Les jeunes femmes rurales ont tendance, plus que les garçons, à revenir dans leur ville après leurs études

REPORTAGEBOUCONVILLE, SAULCES-MONCLIN (ARDENNES) -envoyée spéciale

La maison est postée au bord de la route principale, qui traverse quasiment toute la commune de Bouconville. Peu de passage sur cette départementale, tracée au milieu de vastes étendues agricoles : à part pour rendre visite à l’un des cinquante habitants de ce village des Ardennes, « il n’y a pas de raison de venir par ici », remarque Sophie Limousin, 28 ans, qui tend une tasse de thé à son amie, assise à la table du salon. Copines depuis le lycée à Vouziers, vingt kilomètres plus loin, Laurine Piekarek et elle déjeunent régulièrement ensemble. Elles s’étaient un peu perdues de vue pendant leurs années d’études. L’une n’avait jamais envisagé qu’un départ temporaire, l’autre rêvait de quitter le coin pour de bon. Toutes deux se sont retrouvées ici, dans la campagne où elles ont grandi.

Leur trajectoire reflète celle de nombre de jeunes femmes ayant grandi à la campagne ou dans les petites villes. Davantage encouragées que les garçons à faire des études, et donc à se rendre dans de grandes agglomérations, les jeunes femmes des villes petites ou moyennes ont également plus tendance à retourner s’installer dans leur territoire d’origine. C’est la conclusion d’une étude publiée dans la revue Travail, Genre et Sociétés (n° 46, La Découverte, 2021), réalisée par les sociologues Elie Guéraut et Fanny Jedlicki, chercheurs associés à l’Institut national d’études démographiques.

« Sacrifice provisoire »

« Les jeunes femmes obtiennent de meilleurs résultats scolaires que les garçons : plus souvent bachelières, elles vont ensuite chercher le diplôme là où il se trouve », explique Fanny Jedlicki. Localement, elles font face à une offre de formation plus restreinte, avec de rares filières dites « féminines », et tendent davantage à se rendre dans les pôles universitaires. Mais pour elles, le départ se pose bien souvent en d’autres termes que pour les jeunes hommes qui font aussi le pas vers la grande ville. « Elles vivent une double injonction, celle de quitter le lieu d’origine pour étudier et celle de continuer, malgré tout, à investir les liens de proximité », souligne Elie Guéraut.

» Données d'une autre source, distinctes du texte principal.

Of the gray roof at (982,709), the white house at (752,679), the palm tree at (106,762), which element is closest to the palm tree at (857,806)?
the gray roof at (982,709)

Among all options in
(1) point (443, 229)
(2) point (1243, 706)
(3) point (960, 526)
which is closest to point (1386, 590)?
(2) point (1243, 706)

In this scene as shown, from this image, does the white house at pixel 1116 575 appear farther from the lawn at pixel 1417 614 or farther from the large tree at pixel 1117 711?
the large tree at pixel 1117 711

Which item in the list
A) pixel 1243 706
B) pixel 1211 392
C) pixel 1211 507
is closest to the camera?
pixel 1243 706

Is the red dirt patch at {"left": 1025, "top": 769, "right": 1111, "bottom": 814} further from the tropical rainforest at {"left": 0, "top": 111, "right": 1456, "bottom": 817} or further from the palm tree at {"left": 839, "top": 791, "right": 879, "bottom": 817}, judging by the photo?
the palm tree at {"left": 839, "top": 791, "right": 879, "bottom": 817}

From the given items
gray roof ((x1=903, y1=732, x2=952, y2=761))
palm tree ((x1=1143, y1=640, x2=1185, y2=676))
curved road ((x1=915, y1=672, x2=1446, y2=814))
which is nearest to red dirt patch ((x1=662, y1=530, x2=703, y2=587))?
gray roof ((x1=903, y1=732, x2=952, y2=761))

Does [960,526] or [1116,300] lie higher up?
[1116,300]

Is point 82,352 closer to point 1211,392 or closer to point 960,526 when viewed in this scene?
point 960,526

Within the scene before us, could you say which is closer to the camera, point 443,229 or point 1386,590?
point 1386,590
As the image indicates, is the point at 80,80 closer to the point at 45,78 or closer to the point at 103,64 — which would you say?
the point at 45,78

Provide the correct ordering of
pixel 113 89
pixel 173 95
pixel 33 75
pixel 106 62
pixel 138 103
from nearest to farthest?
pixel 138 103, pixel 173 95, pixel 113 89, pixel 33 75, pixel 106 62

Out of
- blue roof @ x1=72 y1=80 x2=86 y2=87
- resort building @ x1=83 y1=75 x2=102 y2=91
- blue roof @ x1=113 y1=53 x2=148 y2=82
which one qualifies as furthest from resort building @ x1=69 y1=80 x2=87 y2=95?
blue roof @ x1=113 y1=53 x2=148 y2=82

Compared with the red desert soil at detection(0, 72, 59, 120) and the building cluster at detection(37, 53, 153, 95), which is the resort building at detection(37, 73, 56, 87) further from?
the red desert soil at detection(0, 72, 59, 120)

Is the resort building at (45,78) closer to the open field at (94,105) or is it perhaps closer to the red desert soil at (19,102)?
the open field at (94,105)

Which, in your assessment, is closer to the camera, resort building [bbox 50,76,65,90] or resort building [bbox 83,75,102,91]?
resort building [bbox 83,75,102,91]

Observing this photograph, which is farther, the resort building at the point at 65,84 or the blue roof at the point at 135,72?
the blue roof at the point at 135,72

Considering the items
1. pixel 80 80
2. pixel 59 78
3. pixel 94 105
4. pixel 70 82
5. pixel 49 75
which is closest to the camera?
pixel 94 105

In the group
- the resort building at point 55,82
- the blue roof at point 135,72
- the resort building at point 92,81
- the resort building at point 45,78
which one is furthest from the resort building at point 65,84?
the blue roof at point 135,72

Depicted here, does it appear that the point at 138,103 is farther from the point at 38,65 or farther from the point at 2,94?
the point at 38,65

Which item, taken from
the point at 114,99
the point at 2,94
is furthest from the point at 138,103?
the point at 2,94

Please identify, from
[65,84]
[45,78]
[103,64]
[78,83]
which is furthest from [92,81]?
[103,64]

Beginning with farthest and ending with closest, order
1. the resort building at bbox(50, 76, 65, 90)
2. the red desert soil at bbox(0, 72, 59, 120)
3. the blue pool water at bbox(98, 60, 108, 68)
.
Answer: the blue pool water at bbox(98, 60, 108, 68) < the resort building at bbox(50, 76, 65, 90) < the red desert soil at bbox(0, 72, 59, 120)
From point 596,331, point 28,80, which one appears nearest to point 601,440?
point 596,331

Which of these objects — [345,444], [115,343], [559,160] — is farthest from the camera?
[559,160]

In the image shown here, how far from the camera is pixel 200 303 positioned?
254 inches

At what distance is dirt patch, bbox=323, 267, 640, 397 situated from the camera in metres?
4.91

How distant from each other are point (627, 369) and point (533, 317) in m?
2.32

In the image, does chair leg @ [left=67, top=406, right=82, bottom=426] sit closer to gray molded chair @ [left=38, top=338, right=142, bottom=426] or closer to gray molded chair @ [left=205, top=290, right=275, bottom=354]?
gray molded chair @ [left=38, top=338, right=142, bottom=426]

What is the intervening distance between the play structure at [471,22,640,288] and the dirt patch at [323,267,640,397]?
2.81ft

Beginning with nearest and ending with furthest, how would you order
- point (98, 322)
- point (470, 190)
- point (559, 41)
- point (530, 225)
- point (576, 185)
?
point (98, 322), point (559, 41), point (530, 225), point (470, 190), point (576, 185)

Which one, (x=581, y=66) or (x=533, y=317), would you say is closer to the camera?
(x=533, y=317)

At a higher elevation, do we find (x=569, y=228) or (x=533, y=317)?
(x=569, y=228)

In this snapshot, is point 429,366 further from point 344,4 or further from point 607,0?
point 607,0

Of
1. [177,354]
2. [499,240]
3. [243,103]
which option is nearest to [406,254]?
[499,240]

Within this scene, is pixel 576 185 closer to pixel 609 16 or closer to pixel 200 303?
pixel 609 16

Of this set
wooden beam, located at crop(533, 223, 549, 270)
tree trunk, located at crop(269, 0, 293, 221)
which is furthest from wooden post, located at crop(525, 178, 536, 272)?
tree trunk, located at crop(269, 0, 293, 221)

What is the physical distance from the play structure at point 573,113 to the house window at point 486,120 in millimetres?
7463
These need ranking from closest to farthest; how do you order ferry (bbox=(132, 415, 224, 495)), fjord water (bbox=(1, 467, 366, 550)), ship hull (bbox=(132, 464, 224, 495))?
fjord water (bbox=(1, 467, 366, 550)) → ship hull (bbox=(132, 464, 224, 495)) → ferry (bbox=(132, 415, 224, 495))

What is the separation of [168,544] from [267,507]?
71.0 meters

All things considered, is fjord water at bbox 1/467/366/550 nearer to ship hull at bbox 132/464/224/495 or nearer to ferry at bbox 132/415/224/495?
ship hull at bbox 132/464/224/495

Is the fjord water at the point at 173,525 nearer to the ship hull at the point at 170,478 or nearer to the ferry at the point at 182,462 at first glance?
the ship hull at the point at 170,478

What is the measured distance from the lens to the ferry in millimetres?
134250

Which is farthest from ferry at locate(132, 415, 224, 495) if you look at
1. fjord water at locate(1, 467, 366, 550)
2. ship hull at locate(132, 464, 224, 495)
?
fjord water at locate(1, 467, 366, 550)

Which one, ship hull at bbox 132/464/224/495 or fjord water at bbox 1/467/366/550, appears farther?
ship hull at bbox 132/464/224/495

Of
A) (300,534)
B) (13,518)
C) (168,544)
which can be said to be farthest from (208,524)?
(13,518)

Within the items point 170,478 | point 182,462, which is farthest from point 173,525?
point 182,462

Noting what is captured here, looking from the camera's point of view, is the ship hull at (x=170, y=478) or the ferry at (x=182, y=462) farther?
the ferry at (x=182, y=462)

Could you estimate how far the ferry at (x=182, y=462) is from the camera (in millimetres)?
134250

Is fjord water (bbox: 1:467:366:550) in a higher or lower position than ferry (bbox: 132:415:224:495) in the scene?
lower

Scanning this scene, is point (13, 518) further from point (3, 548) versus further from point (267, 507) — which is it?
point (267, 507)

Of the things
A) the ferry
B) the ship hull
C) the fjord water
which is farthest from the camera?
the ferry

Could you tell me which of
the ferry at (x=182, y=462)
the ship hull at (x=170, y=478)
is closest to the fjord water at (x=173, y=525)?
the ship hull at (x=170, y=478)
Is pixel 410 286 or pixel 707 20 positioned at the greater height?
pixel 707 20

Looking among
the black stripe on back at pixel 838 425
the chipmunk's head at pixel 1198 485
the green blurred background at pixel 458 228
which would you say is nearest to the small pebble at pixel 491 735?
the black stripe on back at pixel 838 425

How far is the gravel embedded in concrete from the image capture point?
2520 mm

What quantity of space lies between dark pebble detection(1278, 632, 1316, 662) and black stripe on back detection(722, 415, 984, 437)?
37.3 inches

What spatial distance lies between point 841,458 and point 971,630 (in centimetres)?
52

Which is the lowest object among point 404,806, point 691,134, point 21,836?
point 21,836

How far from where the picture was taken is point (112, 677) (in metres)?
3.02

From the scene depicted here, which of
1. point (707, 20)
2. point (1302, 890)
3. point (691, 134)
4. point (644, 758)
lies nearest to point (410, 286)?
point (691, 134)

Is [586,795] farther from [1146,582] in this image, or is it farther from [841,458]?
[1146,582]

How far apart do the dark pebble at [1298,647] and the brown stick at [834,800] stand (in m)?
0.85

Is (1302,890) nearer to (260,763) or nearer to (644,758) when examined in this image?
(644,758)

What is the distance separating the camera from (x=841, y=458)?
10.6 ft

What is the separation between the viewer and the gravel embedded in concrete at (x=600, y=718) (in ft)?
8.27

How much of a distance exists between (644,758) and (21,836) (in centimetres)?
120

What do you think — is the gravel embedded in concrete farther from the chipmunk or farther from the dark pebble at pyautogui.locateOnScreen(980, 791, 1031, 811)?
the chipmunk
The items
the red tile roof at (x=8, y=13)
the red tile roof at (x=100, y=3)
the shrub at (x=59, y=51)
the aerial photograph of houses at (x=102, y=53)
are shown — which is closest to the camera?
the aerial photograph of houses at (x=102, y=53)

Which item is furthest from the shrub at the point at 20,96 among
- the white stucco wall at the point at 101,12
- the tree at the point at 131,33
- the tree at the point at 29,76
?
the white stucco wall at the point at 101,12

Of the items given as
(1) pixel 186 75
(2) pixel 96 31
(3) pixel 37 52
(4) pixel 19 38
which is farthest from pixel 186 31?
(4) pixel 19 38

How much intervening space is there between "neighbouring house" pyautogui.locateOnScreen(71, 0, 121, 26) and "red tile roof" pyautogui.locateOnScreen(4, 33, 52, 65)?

Une partie d’entre elles adaptent alors leur choix de formation à « l’espace des possibles local », observe la doctorante Perrine Agnoux, qui suit les parcours de jeunes femmes en Corrèze, et particulièrement de bachelières pro « aide à la personne », filière d’avenir d’un département vieillissant. « Le départ en ville, pour acquérir une autre qualification, est vécu par beaucoup comme un sacrifice provisoire avant le retour », souligne-t-elle. Laurine Piekarek, l’amie du lycée de Sophie Limousin a, elle, renoncé aux études de médecine pour devenir kiné – trop long, et trop loin de la bande de copains. La jeune femme originaire d’Authe, village de moins de 100 âmes, choisit une école d’infirmiers. Mais elle vit très mal ses années à Laon, dans l’Aisne voisine.

« Ici, on se connaît tous, on se soutient. Dès qu’il fait beau, on est dehors, on va se promener avec nos chiens, on va aux champignons », explique Laurine Piekarek, qui est très engagée dans la vie d’Authe, au comité des fêtes, au club de foot et au conseil municipal. Elle a pu s’installer avec son conjoint, un agriculteur du coin, dans une maison du bourg. Il n’a jamais été question de vivre, une fois le diplôme en poche, ailleurs que dans cette commune, où se trouve toute sa famille, jusqu’au grand-père. Surtout depuis que sa mère a des problèmes de santé. « Maintenant, j’ai régulièrement des soins à faire à ma maman », explique l’infirmière, qui exerce en libéral.

Dans les territoires ruraux, les jeunes femmes font l’expérience d’une multiplication de rappels aux origines. « Certains parents font preuve d’une inquiétude parfois jugée envahissante, avec des coups de téléphone extrêmement fréquents que connaissent peu les garçons », constate Elie Guéraut. Dans ces espaces où les solidarités locales jouent un rôle central, un travail du soin est attendu d’elles. « Il y a une nécessité presque morale de rentrer le week-end puis de rester, pour aider les aînés, garder les frères et sœurs, mais aussi pour revitaliser les territoires. Cette réassignation spatiale les touche plus que les hommes », abonde Perrine Agnoux.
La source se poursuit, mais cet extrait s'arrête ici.